Work instructions
Reproduce the records below, swapping "brick building" for "stone building" wherever it occurs and leaving everything else unchanged.

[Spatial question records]
⟨
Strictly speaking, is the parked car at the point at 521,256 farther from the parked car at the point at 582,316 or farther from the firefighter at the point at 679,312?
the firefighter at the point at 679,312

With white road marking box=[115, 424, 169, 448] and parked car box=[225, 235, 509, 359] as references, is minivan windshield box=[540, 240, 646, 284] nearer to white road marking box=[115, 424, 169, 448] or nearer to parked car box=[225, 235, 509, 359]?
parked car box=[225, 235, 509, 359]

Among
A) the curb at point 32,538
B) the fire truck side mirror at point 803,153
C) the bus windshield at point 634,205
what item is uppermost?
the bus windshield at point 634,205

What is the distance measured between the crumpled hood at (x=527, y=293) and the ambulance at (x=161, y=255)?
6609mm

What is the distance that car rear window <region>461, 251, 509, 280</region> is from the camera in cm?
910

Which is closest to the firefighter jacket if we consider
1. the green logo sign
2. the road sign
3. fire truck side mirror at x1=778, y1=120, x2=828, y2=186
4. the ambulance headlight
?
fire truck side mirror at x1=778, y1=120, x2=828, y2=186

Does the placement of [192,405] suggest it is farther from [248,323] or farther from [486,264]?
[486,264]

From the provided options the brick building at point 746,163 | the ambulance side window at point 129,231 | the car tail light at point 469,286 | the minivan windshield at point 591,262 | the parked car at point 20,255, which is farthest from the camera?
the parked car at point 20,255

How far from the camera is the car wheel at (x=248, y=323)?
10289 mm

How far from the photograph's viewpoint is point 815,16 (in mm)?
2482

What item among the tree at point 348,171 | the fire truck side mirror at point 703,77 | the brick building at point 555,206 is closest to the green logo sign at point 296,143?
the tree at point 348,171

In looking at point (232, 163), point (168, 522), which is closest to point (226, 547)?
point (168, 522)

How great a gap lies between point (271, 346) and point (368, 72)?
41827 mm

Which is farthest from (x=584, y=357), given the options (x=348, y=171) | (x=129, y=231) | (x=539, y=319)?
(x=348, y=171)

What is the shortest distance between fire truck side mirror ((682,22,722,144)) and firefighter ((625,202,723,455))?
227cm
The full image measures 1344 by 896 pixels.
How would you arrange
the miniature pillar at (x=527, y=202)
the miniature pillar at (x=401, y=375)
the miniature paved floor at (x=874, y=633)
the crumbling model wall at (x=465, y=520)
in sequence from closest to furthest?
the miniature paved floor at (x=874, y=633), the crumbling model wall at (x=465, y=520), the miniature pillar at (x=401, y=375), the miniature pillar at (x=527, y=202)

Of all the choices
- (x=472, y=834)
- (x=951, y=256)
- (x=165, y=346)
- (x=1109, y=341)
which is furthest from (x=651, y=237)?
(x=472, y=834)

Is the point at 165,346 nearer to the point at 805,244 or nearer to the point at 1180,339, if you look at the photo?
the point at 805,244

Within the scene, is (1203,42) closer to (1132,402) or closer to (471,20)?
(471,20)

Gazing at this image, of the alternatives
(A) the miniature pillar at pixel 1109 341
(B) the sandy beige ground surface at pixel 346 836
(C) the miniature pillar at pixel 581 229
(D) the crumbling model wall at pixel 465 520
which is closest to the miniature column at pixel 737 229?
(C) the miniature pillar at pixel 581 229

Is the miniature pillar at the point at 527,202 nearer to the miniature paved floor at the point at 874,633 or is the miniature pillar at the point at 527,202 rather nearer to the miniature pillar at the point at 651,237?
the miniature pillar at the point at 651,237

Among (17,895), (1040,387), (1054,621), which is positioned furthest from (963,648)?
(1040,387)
⟩
Expected output
Strictly speaking, is the parked car at the point at 521,256 farther from the parked car at the point at 582,316 or farther from the firefighter at the point at 679,312?
the firefighter at the point at 679,312

With white road marking box=[115, 424, 169, 448] and parked car box=[225, 235, 509, 359] as references, is minivan windshield box=[540, 240, 646, 284] nearer to white road marking box=[115, 424, 169, 448] or nearer to parked car box=[225, 235, 509, 359]?
parked car box=[225, 235, 509, 359]

Among
A) the curb at point 32,538
B) the fire truck side mirror at point 803,153
C) the bus windshield at point 634,205
what item is uppermost?
the bus windshield at point 634,205

What is the distance measured between the crumpled hood at (x=527, y=293) and the ambulance at (x=161, y=255)?
6609mm

What is the distance that car rear window <region>461, 251, 509, 280</region> is from the camera in cm?
910

Which is closest to the firefighter jacket if we consider
1. the green logo sign
2. the road sign
3. fire truck side mirror at x1=778, y1=120, x2=828, y2=186
4. the ambulance headlight
?
fire truck side mirror at x1=778, y1=120, x2=828, y2=186

Does the placement of [192,405] suggest it is farther from [248,323] or farther from [486,264]?
[486,264]

From the provided options the stone building at point 746,163 | the ambulance side window at point 129,231 | the car tail light at point 469,286 | the minivan windshield at point 591,262 | the parked car at point 20,255, which is farthest from the camera?
the parked car at point 20,255

How far from the camera is the car wheel at (x=248, y=323)?
10289 mm

How far from the photograph's viewpoint is point 815,16 (in mm)?
2482

What item among the tree at point 348,171 | the fire truck side mirror at point 703,77 | the stone building at point 555,206 is closest to the green logo sign at point 296,143?
the tree at point 348,171

In looking at point (232, 163), point (168, 522), which is closest to point (226, 547)?
point (168, 522)

How great a gap lies between point (271, 346) and point (368, 72)?
41827 mm

Which is farthest from (x=584, y=357), given the options (x=348, y=171) | (x=129, y=231) | (x=539, y=319)?
(x=348, y=171)

What is the shortest distance between fire truck side mirror ((682,22,722,144)) and firefighter ((625,202,723,455))?
227cm
The full image measures 1344 by 896 pixels.
How would you arrange
the miniature pillar at (x=527, y=202)
the miniature pillar at (x=401, y=375)
the miniature paved floor at (x=874, y=633)
the crumbling model wall at (x=465, y=520)
in sequence from closest to furthest?
the miniature paved floor at (x=874, y=633), the crumbling model wall at (x=465, y=520), the miniature pillar at (x=401, y=375), the miniature pillar at (x=527, y=202)

Of all the choices
- (x=472, y=834)
- (x=951, y=256)
- (x=165, y=346)
- (x=1109, y=341)
which is furthest from (x=651, y=237)?
(x=472, y=834)

Is the point at 165,346 nearer to the point at 805,244 or nearer to the point at 1180,339, if you look at the photo?
the point at 805,244

Within the scene, is (1203,42) closer to (1132,402) or closer to (471,20)?
(471,20)

Gazing at this image, of the alternatives
(A) the miniature pillar at pixel 1109 341
(B) the sandy beige ground surface at pixel 346 836
(C) the miniature pillar at pixel 581 229
(D) the crumbling model wall at pixel 465 520
which is closest to the miniature column at pixel 737 229?
(C) the miniature pillar at pixel 581 229

Is the miniature pillar at the point at 527,202 nearer to the miniature paved floor at the point at 874,633 or is the miniature pillar at the point at 527,202 rather nearer to the miniature pillar at the point at 651,237?
the miniature pillar at the point at 651,237

Among (17,895), (1040,387), (1054,621), which is positioned furthest from (963,648)?
(1040,387)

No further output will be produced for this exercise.